Mereka bisa saja melanggar. Belum jelas juga apa konsekuensi jika mereka melanggar hal ini. Tapi kenyataan bahwa perusahaan mengeluarkan modal cukup besar untuk mereka, harapannya mereka bisa menjaga image mereka dengan baik. Salah satunya dengan mengikuti saran perusahaannya, untuk tidak memiliki hubungan atau berpacaran terlebih dulu. 

"Lo udah ngomongin ini sama Nara?"

"Udah."

"Kata dia apa?"

"Dia mau gue yang decide, karena menurut dia gue yang lagi dilema. Dia ngikut aja harusnya."

'Gue yakin Nara lebih paham Dimas. Tapi entah kenapa gue punya feeling bahwa Dimas akan memilih jalan yang pertama. Mengejar mimpinya dan merelakan Nara.' kata Aruna dalam hatinya. 

"Terus lo maunya gimana?"

"Kayaknya gue harus putus sih, demi member gue dan mimpi gue juga.."

'See?' 

"Tapi gue mau abis ini reda, dan kalau karir enamhari fine-fine aja, gue akan balikan lagi sama Nara. Bahkan kayaknya nggak perlu nunggu 3 tahun sih."

'Ah iya lupa, tipikal Dimas orangnya setia banget.'

"Hm yaudah good kalau gitu, yang terakhir jangan lupa tuh diomongin sama Nara. Biar kalian satu persepsi."

"Iya, thanks ya Run."

"Sama-sama Dim"

**

Uluwatu, Sabtu, 11 November 2019

HP Aruna berdeing - Incoming call from Adimas Wirjawan Bastian.

"Halo?" sapa Dimas di ujung telfon. 

"Hai Dim." jawab Aruna. 

"Run, lo dateng?"

"Iyalah Dim, gimanapun juga dia kan temen gue. Lo gimana? Lo diundang?"

"Enggak sih."

"..."

"..."

"Dim, are you okay?"

"Ya complicated sih Run, tapi overall nggak papa, as long as she's happy I'm happy."
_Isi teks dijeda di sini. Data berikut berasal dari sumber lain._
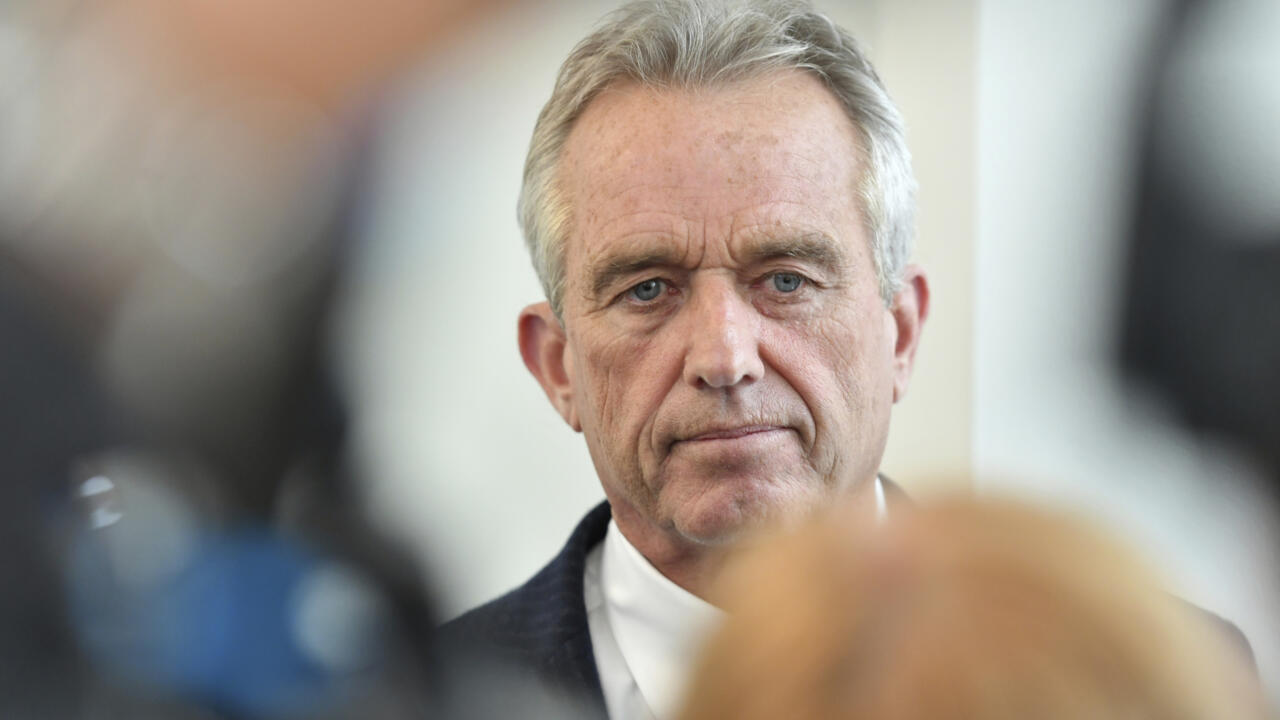 وزارة الصحة الأمريكية تحقق في وفيات "مرتبطة على الأرجح" بلقاحات كوفيد-19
'Kenapa sih Dim, jadi orang baik banget. Udah tau dia nyakitin lo, masih aja sayang sama dia.' ujar Aruna dalam hatinya. 

"Oke kalau gitu, let me know aja kalau lo butuh something."

"Thanks Run."

"Yes, sama-sama."

Aruna menyudahi percakapan tersebut dan melihat ke kaca sekali lagi, baju, make up, dan rambut semuanya  sudah oke. Tapi, ada satu yang cukup mengganggu, mata dan mulut Aruna tiba-tiba bergetar seakan sedang menahan tangis.

'Kenapa ya saya harus sayang sama Dimas'.